Muchas/muchos de las/los Supervivientes de Familias Disfuncionales fueron víctimas de los abusos de su familia de origen durante años en la infancia y como adultos siguen repitiendo esta postura frente a los demás de forma inconsciente. ¿Te ves reconocida/reconocida en esta descripción? 

Creencia y Actitud

“Me siento seguro/segura y bien conmigo misma/mismo cuando soy sumiso/sumisa y hago lo que me dicen los demás”
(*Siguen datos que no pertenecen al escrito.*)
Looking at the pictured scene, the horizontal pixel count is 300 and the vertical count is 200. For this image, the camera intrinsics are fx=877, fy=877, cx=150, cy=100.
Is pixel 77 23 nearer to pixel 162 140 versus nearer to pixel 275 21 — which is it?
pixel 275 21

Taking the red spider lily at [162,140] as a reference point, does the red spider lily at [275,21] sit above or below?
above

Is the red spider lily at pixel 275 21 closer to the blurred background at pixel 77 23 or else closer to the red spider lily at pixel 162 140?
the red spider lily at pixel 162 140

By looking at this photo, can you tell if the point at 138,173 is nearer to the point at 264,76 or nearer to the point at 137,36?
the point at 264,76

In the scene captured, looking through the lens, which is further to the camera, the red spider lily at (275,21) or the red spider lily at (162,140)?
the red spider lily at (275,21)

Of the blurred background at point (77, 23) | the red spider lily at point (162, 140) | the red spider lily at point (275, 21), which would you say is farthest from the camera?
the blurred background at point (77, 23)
Lo que Piensan las Víctimas de Sí Mismas

  • Las personas que han adoptan el rol de víctimas generalmente creen que están intrínsecamente dañadas, que son defectuosas e incapaces de lidiar con la vida. Proyectan una actitud de ser débil, frágil o carente de inteligencia. Su actitud puede resumirse así: “No puedo hacerlo solo/sola”. Su mayor temor es tener que lidiar con la vida por sí mismas/mismos, en lugar de depender de la ayuda de otros/otras para cuidarlas. Están convencidas de que son personas inadecuadas, frágiles, impotentes o defectuosas que necesitan que otros/otras los/las rescaten. Se niegan a sí mismas que tienen el poder y el potencial para resolver sus propios problemas. Esperan que los demás se ocupen de ellos. La ironía es que la mayoría de las personas que desempeñan el papel de víctimas terminan resintiendo a las personas que intentan ayudarlas. La persona que la “arregla” o “rescata” le recuerda a la víctima su sentido de inutilidad e inadecuación.
  • Al final, las personas que desempeñan el papel de víctimas en la vida se cansan de ser tratadas “menos que”. Lo que sucede entonces es que comienzan a encontrar formas de sentirse iguales mediante alguna forma de “vengarse”, lo que generalmente significa encontrar fallos en los esfuerzos de quienes intentan ayudarlos. Un escenario típico puede ser que un(a) rescatador(a) haya ofrecido ayudar a una víctima, pero la víctima rechaza cualquier solución que el/la rescatador(a) le ofrezca como inadecuada o impracticable. Comentarios como “sí, pero eso no funcionará porque …” o “tu sugerencia podría ayudar a otros, pero en realidad no comprende mi problema”. La víctima está decidida a demostrar que su problema es irresoluble, invalidando con ello al/la rescatador(a), haciéndole sentirse tan impotente como se sienten ellos/ellas.
  • Convencidas de su incompetencia intrínseca, las personas que han adoptado el papel de víctimas en la vida a menudo recurren a algún tipo de adicción para sentirse adecuadas y sentirse bien consigo mismas. Las drogas, el alcohol, la comida, el juego o las compras son algunas de las adicciones a las que recurren las víctimas como medio de escape y para lidiar con la vida. 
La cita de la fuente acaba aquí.